**Selected passage**

# Any information greatly received



## ScottJaniceKyleErinFreya (Jan 11, 2013)

Hi

I am new to this site,
we are moving to spain in 6 weeks time, we will be based in la duquesa, 
my wife has secured a job, we have been across and searched local area, found a house and should be secured this week
we have looked at a nursery for our 2 children (2 and 3) which we are happy with
i am a joiner to trade and will be looking to pick up work, although i am open to what i do, whether hands on or office based, i can turn my hands to most things.
also activities for kids, Kyle 3(4 in may) currently plays football at weekends, would like him to get into some sort of activity.as for Erin our daughter would like to get her into some form of activity, a dancing class or similar

as i said any info to help us break into spanish life would be greatly appreciated


muchas gracias familia


----------



## Leper (May 12, 2010)

1. Great that your wife has secured a job (Very Important).
2. Your chance of a job are relatively low, sorry seriously low (Officially unemployment on the Costas is running at 35%; Reality is much higher).
3. Your kids will find their own level regarding activities (It is a great adventure for them).

**Task list**
[1] Please list each numbered point in the reply to the moving-to-Spain thread.
[2] Reproduce the moving-to-Spain thread word for word from "# Any information" to "to most things.".

**Information provided**
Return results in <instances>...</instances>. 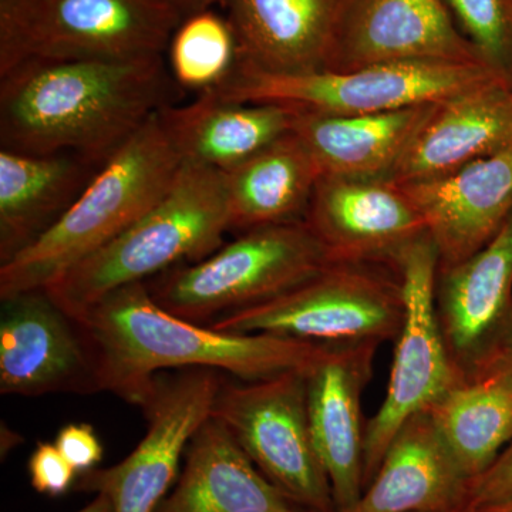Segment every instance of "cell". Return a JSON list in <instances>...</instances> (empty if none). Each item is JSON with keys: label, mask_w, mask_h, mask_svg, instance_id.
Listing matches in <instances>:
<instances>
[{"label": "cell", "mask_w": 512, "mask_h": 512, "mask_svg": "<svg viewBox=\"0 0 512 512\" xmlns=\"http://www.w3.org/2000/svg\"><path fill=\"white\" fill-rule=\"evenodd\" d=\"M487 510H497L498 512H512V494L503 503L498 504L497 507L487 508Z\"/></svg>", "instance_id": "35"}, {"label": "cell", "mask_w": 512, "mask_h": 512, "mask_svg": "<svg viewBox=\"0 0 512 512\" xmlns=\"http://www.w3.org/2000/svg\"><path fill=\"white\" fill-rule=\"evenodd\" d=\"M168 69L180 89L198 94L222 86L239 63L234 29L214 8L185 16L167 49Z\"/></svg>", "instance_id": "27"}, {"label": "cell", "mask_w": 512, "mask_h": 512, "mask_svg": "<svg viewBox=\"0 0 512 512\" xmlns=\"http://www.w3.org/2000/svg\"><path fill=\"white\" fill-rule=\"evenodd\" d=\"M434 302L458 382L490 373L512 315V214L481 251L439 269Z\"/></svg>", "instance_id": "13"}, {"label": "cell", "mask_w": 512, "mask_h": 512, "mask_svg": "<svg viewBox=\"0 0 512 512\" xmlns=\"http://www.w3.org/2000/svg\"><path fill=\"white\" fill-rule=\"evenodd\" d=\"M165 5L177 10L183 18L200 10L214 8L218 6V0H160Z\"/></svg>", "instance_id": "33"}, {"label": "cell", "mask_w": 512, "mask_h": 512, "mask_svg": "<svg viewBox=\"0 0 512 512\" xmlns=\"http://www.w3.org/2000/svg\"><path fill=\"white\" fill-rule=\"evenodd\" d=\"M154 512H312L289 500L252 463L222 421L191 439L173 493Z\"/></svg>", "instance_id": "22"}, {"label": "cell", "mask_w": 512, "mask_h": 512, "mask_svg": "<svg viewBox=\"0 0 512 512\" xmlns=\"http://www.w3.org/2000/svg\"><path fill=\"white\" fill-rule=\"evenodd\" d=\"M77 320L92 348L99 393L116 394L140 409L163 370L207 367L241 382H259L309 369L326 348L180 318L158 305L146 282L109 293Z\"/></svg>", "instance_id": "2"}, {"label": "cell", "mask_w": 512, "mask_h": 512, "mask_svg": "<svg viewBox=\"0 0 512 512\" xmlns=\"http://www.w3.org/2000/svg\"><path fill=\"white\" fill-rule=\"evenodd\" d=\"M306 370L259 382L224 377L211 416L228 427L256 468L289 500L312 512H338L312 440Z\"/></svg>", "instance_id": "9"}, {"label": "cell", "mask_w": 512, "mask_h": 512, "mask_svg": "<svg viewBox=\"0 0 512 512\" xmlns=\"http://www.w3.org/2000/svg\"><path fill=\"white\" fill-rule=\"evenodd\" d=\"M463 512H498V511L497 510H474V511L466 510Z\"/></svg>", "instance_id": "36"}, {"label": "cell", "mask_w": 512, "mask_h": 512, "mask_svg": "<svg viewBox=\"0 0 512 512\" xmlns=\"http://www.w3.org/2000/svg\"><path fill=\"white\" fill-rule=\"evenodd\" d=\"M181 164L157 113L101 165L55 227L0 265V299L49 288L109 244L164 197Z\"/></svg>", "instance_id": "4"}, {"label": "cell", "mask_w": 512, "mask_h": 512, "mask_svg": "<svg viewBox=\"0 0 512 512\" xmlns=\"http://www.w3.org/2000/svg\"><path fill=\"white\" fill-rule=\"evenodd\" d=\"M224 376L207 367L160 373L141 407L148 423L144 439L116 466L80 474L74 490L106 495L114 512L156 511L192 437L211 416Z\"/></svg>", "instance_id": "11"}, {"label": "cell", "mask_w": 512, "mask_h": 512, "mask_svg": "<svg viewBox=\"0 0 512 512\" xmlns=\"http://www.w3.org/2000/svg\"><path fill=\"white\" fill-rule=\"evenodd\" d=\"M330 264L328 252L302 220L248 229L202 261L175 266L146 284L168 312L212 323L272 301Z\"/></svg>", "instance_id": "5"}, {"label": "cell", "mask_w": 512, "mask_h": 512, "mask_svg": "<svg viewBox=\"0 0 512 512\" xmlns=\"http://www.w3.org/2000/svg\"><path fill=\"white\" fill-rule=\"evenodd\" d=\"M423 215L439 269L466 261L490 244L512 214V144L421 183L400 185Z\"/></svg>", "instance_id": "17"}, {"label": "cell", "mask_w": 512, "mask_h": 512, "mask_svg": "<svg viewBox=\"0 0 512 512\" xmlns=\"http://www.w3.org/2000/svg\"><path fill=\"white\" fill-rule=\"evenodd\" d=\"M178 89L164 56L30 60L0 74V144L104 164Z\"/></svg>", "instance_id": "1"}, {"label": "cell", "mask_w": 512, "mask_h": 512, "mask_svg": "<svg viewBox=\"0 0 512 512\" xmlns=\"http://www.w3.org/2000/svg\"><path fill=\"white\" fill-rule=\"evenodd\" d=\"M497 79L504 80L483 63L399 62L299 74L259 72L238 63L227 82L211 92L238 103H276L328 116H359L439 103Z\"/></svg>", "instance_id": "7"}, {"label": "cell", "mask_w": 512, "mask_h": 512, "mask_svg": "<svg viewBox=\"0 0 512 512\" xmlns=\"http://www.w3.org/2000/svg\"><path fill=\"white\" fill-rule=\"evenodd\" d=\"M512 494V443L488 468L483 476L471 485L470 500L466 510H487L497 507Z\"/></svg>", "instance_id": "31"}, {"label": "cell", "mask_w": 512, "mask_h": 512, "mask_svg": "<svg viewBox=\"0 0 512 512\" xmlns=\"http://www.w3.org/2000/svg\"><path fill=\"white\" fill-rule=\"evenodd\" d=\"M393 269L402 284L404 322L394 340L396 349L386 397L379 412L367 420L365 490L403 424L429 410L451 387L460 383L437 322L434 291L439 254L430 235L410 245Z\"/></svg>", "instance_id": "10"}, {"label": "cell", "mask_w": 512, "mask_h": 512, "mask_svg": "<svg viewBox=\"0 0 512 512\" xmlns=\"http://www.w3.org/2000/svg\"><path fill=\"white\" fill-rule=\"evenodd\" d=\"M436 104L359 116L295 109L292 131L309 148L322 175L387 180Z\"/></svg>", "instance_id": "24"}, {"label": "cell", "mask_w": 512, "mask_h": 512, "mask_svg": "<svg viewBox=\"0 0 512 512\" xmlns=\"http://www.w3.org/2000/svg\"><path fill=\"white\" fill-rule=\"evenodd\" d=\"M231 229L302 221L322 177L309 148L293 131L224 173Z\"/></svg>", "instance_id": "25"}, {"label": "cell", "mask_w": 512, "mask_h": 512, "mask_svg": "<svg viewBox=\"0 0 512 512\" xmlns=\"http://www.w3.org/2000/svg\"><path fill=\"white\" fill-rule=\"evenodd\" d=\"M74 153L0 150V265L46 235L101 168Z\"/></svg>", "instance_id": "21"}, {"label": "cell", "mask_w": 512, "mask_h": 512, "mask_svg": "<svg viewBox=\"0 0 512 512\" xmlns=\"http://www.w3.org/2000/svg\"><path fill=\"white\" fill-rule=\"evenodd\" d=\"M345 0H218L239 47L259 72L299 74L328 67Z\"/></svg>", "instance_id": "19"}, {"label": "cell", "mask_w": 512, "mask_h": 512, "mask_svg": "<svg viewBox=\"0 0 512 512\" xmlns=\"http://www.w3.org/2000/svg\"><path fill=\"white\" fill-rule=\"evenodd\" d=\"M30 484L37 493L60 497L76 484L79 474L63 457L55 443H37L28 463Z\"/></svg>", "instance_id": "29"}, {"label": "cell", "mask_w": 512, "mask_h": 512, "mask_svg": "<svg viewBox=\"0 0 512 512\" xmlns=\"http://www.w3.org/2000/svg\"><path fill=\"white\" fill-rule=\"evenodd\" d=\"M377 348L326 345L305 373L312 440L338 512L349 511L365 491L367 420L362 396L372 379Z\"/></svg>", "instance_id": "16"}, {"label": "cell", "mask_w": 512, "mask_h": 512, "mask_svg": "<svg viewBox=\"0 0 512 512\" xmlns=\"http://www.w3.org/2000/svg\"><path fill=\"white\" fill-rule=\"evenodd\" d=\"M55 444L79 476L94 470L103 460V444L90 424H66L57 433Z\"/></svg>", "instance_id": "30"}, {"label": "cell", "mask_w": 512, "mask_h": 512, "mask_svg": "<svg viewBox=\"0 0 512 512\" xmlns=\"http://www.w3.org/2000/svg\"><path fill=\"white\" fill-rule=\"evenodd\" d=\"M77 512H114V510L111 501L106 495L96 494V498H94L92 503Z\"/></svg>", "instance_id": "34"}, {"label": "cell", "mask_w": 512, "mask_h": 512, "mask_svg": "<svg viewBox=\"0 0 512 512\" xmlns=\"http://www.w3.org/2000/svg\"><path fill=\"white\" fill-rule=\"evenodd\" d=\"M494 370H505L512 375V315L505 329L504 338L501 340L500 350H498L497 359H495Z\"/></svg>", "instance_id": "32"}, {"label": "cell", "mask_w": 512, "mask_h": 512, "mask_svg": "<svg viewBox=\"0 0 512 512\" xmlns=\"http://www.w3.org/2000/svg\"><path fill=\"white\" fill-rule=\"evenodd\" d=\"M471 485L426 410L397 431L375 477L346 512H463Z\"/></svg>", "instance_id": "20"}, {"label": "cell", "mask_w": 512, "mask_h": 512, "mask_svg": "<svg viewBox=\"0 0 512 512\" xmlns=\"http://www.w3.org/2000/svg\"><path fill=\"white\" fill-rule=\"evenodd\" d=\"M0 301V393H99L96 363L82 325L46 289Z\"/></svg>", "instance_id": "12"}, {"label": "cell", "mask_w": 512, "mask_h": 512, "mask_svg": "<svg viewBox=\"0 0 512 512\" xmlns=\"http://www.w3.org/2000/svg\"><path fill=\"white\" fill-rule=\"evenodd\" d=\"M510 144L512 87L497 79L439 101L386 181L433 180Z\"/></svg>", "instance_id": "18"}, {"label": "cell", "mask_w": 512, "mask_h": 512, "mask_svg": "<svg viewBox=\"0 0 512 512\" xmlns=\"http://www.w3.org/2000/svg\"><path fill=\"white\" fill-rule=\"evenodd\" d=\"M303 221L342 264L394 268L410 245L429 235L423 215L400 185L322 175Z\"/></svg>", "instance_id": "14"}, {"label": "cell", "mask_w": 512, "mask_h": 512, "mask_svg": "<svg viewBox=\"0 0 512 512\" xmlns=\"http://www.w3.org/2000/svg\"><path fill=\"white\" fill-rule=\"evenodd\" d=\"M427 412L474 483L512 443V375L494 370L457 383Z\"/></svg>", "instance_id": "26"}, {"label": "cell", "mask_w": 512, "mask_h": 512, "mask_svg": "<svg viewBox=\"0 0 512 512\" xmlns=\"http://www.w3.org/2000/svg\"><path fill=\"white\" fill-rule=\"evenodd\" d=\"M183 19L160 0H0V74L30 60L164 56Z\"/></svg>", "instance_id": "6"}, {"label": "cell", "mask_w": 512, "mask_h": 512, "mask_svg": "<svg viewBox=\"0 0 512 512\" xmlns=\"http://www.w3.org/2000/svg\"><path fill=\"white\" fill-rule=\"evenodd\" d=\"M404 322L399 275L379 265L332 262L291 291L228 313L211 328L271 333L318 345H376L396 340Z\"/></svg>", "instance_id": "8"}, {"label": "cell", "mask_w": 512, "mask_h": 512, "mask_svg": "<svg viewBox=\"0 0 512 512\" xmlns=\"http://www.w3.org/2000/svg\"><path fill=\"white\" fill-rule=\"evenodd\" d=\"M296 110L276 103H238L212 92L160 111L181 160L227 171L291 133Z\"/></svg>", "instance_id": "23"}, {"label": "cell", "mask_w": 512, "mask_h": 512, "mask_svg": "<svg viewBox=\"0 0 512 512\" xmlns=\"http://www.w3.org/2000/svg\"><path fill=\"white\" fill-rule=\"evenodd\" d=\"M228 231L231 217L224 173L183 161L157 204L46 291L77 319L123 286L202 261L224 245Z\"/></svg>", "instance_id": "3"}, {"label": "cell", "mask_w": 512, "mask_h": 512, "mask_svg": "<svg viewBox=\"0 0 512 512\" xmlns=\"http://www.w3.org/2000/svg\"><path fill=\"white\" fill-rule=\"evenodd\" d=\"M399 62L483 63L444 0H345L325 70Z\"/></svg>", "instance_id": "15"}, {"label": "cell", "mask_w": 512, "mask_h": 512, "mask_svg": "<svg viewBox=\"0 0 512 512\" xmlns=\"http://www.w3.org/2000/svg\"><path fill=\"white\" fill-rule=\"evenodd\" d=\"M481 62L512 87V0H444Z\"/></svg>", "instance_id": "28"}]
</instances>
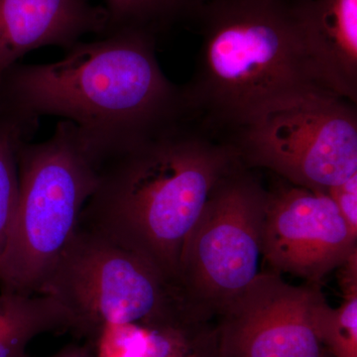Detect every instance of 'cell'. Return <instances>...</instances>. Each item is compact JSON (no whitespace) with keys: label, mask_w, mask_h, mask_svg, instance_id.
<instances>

**Final answers**
[1]
1. Great that your wife has secured a job (Very Important).
2. Your chance of a job are relatively low, sorry seriously low (Officially unemployment on the Costas is running at 35%; Reality is much higher).
3. Your kids will find their own level regarding activities (It is a great adventure for them).

[2]
# Any information greatly received



## ScottJaniceKyleErinFreya (Jan 11, 2013)

Hi

I am new to this site,
we are moving to spain in 6 weeks time, we will be based in la duquesa, 
my wife has secured a job, we have been across and searched local area, found a house and should be secured this week
we have looked at a nursery for our 2 children (2 and 3) which we are happy with
i am a joiner to trade and will be looking to pick up work, although i am open to what i do, whether hands on or office based, i can turn my hands to most things.